What is needed: Find "How far away from" in the records that follow; print that line and each subsequent line through the last one, verbatim and with nothing added.

— start of Records shown —

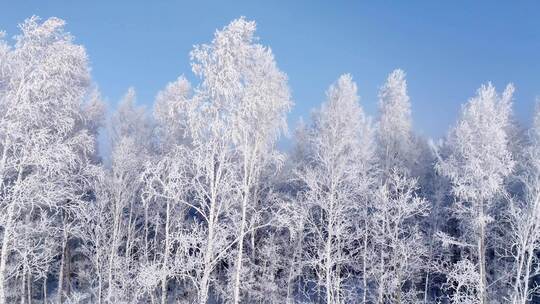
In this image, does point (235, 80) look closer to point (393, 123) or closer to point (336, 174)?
point (336, 174)

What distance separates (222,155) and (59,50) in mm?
6796

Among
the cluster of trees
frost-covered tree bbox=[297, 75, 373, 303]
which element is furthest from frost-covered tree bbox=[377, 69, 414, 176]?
frost-covered tree bbox=[297, 75, 373, 303]

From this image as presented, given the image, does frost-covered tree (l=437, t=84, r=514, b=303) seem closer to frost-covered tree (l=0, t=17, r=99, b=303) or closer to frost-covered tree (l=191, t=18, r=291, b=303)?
frost-covered tree (l=191, t=18, r=291, b=303)

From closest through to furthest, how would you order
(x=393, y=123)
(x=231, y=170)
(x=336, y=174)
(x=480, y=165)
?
1. (x=231, y=170)
2. (x=480, y=165)
3. (x=336, y=174)
4. (x=393, y=123)

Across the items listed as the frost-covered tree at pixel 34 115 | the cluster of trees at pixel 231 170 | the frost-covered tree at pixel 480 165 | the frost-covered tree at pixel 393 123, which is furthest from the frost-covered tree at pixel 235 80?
the frost-covered tree at pixel 393 123

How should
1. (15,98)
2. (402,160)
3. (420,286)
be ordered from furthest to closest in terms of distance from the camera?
(420,286)
(402,160)
(15,98)

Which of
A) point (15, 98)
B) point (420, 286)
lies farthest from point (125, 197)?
point (420, 286)

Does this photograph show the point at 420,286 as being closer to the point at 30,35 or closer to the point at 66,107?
the point at 66,107

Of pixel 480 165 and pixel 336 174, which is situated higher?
pixel 480 165

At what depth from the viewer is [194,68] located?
14.5 m

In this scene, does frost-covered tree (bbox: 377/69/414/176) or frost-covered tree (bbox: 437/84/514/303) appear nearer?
frost-covered tree (bbox: 437/84/514/303)

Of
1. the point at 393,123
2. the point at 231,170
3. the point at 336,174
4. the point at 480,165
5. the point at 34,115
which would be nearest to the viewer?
the point at 34,115

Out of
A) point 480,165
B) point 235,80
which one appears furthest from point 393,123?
point 235,80

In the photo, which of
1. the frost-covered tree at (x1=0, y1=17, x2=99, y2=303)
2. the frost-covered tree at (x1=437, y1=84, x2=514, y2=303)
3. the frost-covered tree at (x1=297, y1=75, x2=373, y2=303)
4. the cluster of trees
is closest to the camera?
the frost-covered tree at (x1=0, y1=17, x2=99, y2=303)
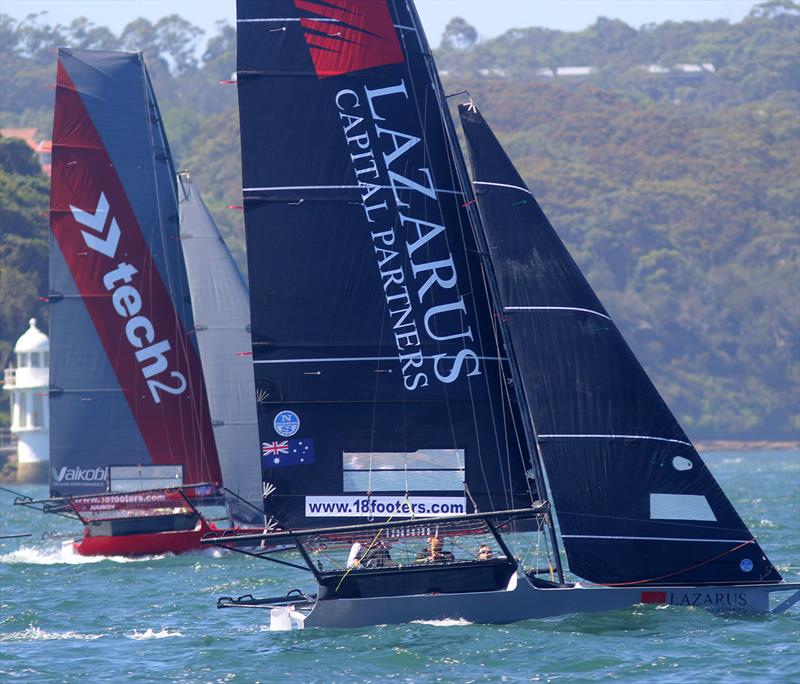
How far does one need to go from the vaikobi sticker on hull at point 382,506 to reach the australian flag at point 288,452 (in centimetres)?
43

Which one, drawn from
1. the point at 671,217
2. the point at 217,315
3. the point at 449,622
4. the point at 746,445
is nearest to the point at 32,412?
the point at 217,315

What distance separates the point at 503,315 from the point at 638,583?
126 inches

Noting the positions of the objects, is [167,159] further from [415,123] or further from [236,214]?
[236,214]

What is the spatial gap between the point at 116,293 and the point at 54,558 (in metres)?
5.00

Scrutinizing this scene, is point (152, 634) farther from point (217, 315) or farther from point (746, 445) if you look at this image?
point (746, 445)

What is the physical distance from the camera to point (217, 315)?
2952cm

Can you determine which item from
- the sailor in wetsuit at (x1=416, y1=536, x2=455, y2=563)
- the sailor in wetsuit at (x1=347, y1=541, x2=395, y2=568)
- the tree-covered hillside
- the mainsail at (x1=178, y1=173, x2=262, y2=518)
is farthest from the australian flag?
the tree-covered hillside

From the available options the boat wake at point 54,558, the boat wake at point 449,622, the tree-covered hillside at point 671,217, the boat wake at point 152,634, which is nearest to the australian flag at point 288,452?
the boat wake at point 449,622

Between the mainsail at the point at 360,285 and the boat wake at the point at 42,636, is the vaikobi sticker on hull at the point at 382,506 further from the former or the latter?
the boat wake at the point at 42,636

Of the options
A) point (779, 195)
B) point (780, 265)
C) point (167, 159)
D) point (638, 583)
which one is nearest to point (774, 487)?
point (167, 159)

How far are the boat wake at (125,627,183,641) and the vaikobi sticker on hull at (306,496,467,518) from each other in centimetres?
232

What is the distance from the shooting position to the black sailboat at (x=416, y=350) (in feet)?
58.4

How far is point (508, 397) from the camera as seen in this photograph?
18.1 metres

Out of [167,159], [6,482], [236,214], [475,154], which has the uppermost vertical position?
[236,214]
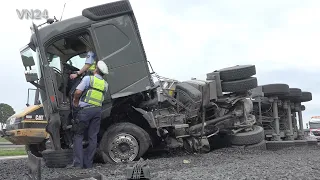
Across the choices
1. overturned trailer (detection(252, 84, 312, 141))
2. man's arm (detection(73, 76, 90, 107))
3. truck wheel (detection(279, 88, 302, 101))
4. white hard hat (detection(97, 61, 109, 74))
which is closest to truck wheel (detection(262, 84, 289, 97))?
overturned trailer (detection(252, 84, 312, 141))

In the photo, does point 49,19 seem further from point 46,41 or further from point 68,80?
point 68,80

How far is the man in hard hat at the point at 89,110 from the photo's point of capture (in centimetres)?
603

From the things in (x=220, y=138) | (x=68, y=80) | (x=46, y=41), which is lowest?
(x=220, y=138)

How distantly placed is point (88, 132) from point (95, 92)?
0.69 m

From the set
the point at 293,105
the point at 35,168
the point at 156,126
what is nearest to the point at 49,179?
the point at 35,168

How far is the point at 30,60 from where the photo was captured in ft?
21.9

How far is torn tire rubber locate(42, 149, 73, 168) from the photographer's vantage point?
6.12 m

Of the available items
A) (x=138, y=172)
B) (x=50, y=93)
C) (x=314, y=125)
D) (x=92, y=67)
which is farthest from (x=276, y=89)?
(x=314, y=125)

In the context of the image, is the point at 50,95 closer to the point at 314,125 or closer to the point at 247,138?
the point at 247,138

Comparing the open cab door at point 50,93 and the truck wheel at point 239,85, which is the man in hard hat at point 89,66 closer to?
the open cab door at point 50,93

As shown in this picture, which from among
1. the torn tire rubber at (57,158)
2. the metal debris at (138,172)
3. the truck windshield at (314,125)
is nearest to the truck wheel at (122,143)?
the torn tire rubber at (57,158)

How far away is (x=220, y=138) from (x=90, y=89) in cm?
337

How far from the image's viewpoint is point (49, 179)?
14.7ft

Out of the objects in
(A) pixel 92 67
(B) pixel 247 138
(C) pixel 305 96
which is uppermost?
(A) pixel 92 67
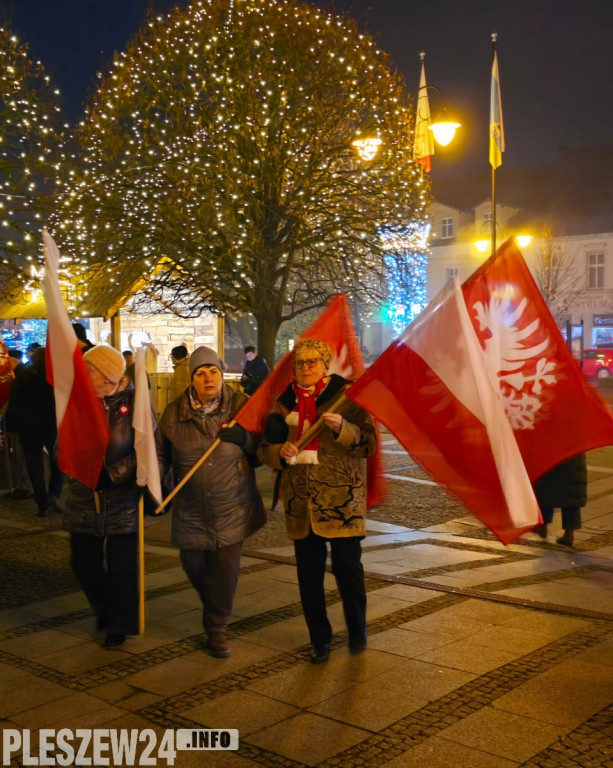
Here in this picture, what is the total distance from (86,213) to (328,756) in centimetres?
1589

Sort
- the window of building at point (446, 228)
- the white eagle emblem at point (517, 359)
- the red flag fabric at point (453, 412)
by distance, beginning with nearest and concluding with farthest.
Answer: the red flag fabric at point (453, 412)
the white eagle emblem at point (517, 359)
the window of building at point (446, 228)

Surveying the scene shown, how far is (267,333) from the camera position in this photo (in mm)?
20359

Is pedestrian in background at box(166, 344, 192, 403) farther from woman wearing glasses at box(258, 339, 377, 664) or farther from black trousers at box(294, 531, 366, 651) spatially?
black trousers at box(294, 531, 366, 651)

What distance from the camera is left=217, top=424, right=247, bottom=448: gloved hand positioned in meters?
5.41

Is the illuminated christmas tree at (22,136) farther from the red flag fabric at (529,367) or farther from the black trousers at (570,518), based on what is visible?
the red flag fabric at (529,367)

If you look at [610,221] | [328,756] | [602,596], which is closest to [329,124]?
[602,596]

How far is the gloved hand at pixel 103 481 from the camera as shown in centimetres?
561

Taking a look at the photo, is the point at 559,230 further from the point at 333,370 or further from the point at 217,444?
the point at 217,444

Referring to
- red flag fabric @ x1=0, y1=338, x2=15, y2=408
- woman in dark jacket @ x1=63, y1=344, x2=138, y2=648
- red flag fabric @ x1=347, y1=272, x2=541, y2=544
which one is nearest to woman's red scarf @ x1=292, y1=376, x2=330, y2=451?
red flag fabric @ x1=347, y1=272, x2=541, y2=544

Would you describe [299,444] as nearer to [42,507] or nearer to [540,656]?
[540,656]

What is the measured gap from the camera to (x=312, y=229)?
62.8 ft

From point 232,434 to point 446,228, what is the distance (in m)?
55.4

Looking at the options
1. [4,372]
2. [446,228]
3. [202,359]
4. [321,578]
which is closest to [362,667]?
[321,578]

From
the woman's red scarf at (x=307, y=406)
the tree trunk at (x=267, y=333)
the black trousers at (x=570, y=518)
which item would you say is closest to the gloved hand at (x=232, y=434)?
the woman's red scarf at (x=307, y=406)
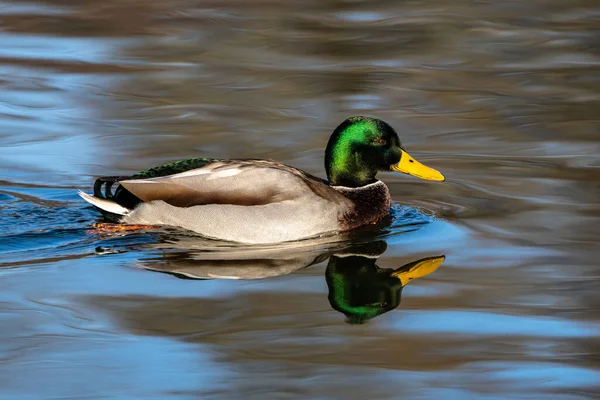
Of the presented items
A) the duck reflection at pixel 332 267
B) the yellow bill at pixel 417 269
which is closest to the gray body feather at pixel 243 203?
the duck reflection at pixel 332 267

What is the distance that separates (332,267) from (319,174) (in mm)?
2186

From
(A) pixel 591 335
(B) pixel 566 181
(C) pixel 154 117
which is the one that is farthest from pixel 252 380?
(C) pixel 154 117

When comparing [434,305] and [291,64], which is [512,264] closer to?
[434,305]

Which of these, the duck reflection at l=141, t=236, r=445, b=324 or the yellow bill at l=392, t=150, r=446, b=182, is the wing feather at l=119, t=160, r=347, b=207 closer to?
the duck reflection at l=141, t=236, r=445, b=324

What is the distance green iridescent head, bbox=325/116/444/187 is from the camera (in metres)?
8.56

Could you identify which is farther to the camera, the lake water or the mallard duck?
the mallard duck

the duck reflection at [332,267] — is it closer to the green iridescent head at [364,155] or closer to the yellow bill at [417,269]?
the yellow bill at [417,269]

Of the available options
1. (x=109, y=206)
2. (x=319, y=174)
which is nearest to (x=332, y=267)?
(x=109, y=206)

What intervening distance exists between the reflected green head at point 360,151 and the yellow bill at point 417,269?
129cm

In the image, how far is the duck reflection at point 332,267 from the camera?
675 cm

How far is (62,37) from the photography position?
45.7 ft

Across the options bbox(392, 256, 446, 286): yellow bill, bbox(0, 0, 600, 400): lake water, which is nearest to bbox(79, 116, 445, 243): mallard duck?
bbox(0, 0, 600, 400): lake water

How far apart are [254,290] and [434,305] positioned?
100 centimetres

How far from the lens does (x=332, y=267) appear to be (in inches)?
294
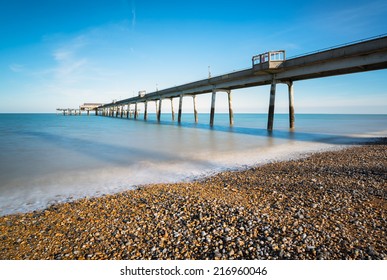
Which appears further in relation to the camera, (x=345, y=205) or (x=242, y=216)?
(x=345, y=205)

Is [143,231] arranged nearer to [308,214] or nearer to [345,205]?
[308,214]

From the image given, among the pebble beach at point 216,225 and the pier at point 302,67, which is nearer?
the pebble beach at point 216,225

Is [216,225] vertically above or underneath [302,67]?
underneath

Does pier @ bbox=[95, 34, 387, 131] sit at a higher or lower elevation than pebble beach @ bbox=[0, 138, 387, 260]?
higher

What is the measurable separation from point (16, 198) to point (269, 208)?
7.48m

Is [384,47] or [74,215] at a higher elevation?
[384,47]

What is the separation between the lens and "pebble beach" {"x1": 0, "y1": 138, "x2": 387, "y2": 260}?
3.33 m

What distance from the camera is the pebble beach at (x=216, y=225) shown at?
10.9 ft

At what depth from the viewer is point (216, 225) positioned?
13.1 feet

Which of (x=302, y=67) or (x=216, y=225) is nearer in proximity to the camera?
(x=216, y=225)

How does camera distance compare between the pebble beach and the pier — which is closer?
the pebble beach

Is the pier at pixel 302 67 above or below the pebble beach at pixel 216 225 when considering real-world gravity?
above

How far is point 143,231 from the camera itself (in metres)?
3.90
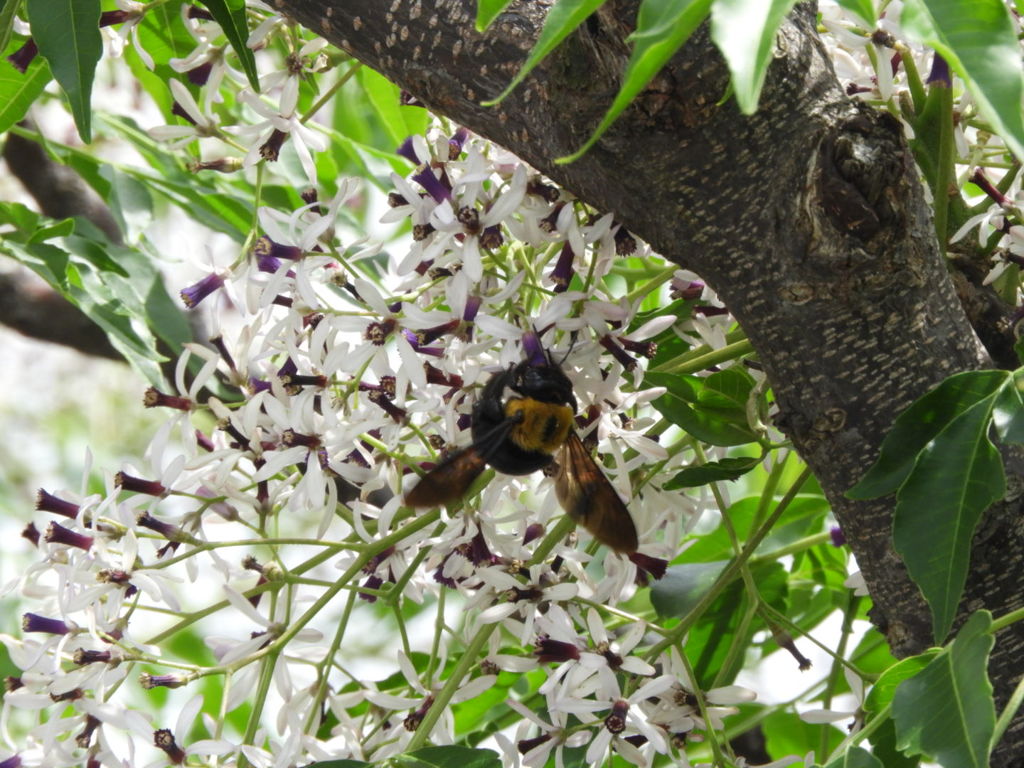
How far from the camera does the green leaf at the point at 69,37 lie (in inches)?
40.3

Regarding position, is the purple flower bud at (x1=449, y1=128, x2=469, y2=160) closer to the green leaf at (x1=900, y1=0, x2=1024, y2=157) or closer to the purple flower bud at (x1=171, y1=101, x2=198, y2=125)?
the purple flower bud at (x1=171, y1=101, x2=198, y2=125)

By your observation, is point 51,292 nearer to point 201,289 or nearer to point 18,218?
point 18,218

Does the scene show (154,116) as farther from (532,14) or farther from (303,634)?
(532,14)

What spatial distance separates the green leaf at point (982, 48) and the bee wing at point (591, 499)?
2.02ft

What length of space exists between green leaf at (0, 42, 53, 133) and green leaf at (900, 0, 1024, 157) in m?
1.01

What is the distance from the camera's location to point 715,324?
124 centimetres

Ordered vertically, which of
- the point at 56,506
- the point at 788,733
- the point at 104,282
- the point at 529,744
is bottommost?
the point at 788,733

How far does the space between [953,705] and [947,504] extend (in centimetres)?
13

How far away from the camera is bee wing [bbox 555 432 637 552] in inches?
46.4

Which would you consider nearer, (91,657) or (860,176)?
(860,176)

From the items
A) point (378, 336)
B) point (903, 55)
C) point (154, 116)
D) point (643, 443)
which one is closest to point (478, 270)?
point (378, 336)

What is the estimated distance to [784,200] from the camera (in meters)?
0.94

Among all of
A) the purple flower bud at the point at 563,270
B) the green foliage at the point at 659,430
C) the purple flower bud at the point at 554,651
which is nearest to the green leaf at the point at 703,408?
the green foliage at the point at 659,430

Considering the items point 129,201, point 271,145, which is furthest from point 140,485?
point 129,201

— end of Records shown —

Correct result:
How far away from the camera is bee wing [bbox 555 432 637 552] in inches?
46.4

Which would you consider nearer, (91,657) or (860,176)?
(860,176)

From the items
A) point (378, 336)
B) point (903, 55)
C) point (154, 116)
D) point (643, 443)
which one is closest to point (478, 270)?
point (378, 336)

What is the estimated distance to [784,200] from the camera (in meters)?
0.94

Among all of
A) the purple flower bud at the point at 563,270
B) the green foliage at the point at 659,430
C) the purple flower bud at the point at 554,651
which is nearest to the green leaf at the point at 703,408?
the green foliage at the point at 659,430

Considering the items point 129,201, point 271,145, which is furthest from point 140,485?
point 129,201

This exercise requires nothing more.